Wide Variation in Approach to End-of-Life Care

Investigators also compared self-reported end-of-life practices between the two groups of oncologists. "In general, hematologic oncologists were found to be less comfortable with end-of-life- care issues," said Dr Hui.

Hematologic oncologists felt less comfortable in comparison with solid-tumor specialists about discussing death and dying (72% vs 88%), less comfortable referring patients to hospice care (81% vs 93%), and more likely to feel a sense of failure when unable to alter the course of disease (46% vs 31%).

"I think you've got to look at the difference between the patients they're treating and the outcomes they expect," said Ian Olver, MD, moderator of the session and director of the Sansom Institute for Health Research at the University of South Australia, in Adelaide.

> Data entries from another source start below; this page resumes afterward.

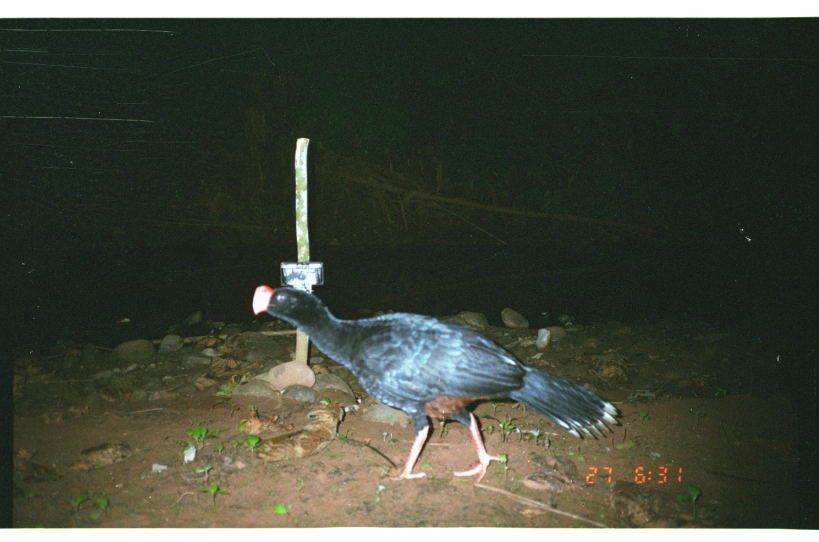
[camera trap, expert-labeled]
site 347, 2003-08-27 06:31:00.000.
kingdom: Animalia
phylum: Chordata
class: Aves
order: Galliformes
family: Cracidae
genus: Mitu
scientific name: Mitu tuberosum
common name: razor-billed curassow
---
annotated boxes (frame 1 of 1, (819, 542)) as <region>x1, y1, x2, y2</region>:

"Hematologic oncologists in general will be treating younger patients with a higher cure rate than solid-tumor oncologists, and they'll have a higher response rate as well. So they have a greater expectation of the results of their treatment throughout the whole of their career, which may in fact impact on the difficulty they have towards the end of life," Dr Olver told Medscape Medical News.

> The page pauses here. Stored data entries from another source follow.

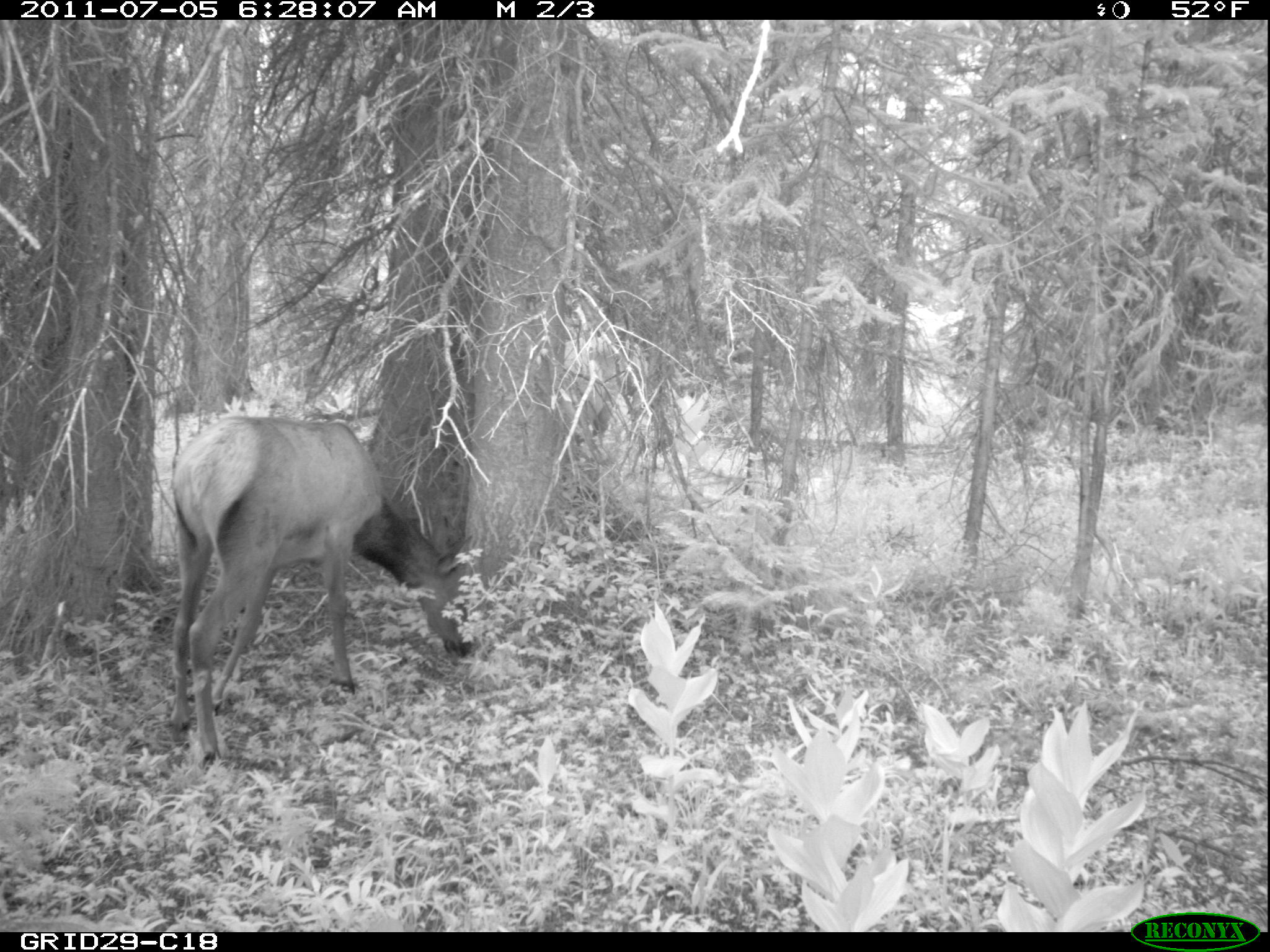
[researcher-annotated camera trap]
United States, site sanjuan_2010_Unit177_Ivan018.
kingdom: Animalia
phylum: Chordata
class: Mammalia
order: Artiodactyla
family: Cervidae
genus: Cervus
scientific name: Cervus elaphus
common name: red deer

The decision to treat in the last month of life was highly polarized, and hematologic oncologists were more likely to favor prescribing systemic therapy.

"This study raises a lot of opportunities for further research to standardize practice and understand attitudes and beliefs towards end-of-life care," Dr Hui noted.

"We need to understand more about unrealistic expectations from both patients and doctors," added Dr Olver. "We need to try to communicate so the patient isn't as unrealistic about their outcomes and the balance between potential toxicity and lack of benefit at this stage of the illness. But we also have to realize that there is considerable prognostic uncertainty in these situations."

Dr Hui and Dr Olver have disclosed no relevant financial relationships.

Multinational Association of Supportive Care in Cancer (MASCC) Annual Meeting. Abstract 17-04-O. Presented June 26, 2015.